FutureWarning: You are using `torch.load` with `weights_only=False`
Describe the bug
FutureWarning: You are using torch.load with weights_only=False (the current default value), which uses the default pickle module implicitly. It is possible to construct malicious pickle data which will execute arbitrary code during unpickling (See https://github.com/pytorch/pytorch/blob/main/SECURITY.md#untrusted-models for more details). In a future release, the default value for weights_only will be flipped to True. This limits the functions that could be executed during unpickling. Arbitrary objects will no longer be allowed to be loaded via this mode unless they are explicitly allowlisted by the user via torch.serialization.add_safe_globals. We recommend you start setting weights_only=True for any use case where you don't have full control of the loaded file. Please open an issue on GitHub for any issues related to this experimental feature.
state = torch.load(filename, lambda storage, loc: storage)
This warning is triggered by all torch.load used in stanza. The issue does not cause any problem with data processing at the moment but the long warnings are distracting.
To Reproduce Steps to reproduce the behavior:
- upgrade torch to 2.4.1
Expected behavior no error
Environment (please complete the following information):
- OS: Windows
- Python version: python 3.12.7
- Stanza version: 1.9.2
The error can be suppressed by using the following before calling stanza functions but is not a solution
import warnings warnings.simplefilter(action='ignore', category=FutureWarning)

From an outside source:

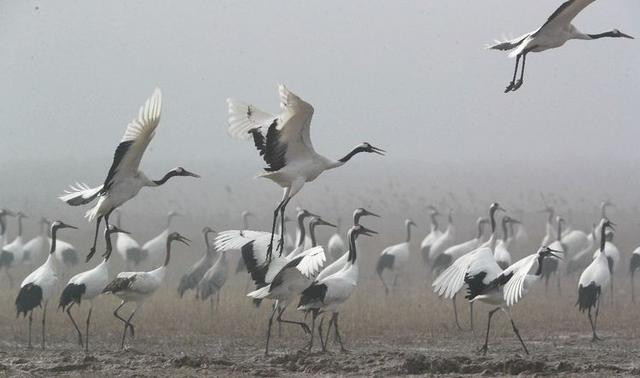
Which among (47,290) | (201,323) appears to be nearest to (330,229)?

source: https://github.com/ultralytics/ultralytics/issues/14994#issuecomment-2364356239
Aware of it. There's a limitation where we are saving plenty of things other than weights in the current file. Config strings and numbers, mostly. Would those still work?
On Tue, Oct 22, 2024, 10:19 PM mskaif @.***> wrote:
The error can be suppressed by using the following before calling stanza functions but is not a solution
import warnings warnings.simplefilter(action='ignore', category=FutureWarning)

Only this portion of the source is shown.